• [TASK OBJECTIVE] Give the entries from the line holding "How far is the" through the end of the entries, inclusive, as a two-column CSV with columns entry_text and answer. Use one row per entry, put each field in quotes, and turn line breaks into spaces.

---------------

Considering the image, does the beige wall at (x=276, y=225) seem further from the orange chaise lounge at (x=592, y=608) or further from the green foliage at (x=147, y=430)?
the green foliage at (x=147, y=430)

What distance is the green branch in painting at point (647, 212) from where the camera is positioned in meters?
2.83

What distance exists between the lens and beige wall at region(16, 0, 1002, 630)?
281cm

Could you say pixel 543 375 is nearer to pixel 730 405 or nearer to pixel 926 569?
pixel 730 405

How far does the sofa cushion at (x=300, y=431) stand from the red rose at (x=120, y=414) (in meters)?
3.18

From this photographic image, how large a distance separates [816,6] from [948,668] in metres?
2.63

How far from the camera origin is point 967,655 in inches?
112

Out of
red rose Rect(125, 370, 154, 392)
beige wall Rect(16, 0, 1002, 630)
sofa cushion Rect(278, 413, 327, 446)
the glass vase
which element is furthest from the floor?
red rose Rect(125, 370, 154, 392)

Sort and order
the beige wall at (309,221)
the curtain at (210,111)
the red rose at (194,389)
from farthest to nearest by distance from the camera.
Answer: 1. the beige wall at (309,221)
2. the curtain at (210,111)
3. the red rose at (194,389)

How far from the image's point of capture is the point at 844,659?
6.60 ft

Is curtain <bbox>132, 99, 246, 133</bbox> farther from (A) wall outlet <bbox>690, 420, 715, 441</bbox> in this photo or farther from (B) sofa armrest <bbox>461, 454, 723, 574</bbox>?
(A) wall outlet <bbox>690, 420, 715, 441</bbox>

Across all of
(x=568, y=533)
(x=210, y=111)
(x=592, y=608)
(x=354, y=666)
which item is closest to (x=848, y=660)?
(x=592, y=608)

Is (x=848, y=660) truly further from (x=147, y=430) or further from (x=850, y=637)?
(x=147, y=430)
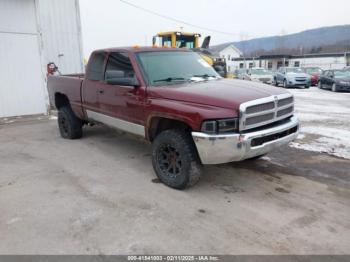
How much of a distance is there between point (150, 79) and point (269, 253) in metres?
2.97

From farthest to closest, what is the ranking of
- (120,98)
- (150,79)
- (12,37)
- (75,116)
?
(12,37)
(75,116)
(120,98)
(150,79)

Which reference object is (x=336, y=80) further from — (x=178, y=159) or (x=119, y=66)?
(x=178, y=159)

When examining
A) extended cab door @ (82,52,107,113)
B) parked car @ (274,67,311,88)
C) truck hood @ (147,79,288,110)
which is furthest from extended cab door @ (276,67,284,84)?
truck hood @ (147,79,288,110)

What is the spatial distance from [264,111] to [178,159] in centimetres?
131

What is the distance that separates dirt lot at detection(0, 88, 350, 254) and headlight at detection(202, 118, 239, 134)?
0.95 metres

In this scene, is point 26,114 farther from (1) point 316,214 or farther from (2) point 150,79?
(1) point 316,214

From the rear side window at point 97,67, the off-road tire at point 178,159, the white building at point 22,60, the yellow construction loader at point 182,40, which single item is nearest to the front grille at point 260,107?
the off-road tire at point 178,159

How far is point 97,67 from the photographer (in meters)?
6.09

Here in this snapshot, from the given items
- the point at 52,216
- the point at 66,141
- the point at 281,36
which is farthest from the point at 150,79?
the point at 281,36

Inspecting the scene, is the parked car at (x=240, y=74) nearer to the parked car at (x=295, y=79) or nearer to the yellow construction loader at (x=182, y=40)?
the parked car at (x=295, y=79)

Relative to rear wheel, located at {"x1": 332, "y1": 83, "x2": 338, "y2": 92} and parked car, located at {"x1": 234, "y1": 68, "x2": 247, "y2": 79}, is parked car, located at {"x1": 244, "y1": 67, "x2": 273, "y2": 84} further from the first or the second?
rear wheel, located at {"x1": 332, "y1": 83, "x2": 338, "y2": 92}

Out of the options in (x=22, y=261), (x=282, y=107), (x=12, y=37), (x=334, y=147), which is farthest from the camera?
(x=12, y=37)

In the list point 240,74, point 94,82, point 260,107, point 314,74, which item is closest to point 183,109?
point 260,107

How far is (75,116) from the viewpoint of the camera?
24.0 feet
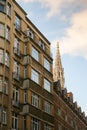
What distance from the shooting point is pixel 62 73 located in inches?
4611

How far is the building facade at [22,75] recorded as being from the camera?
1523 inches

---------------

• [EXERCISE RESPONSE]
entry_text,answer
"How far is the building facade at [22,75] recorded as being from the camera?","1523 inches"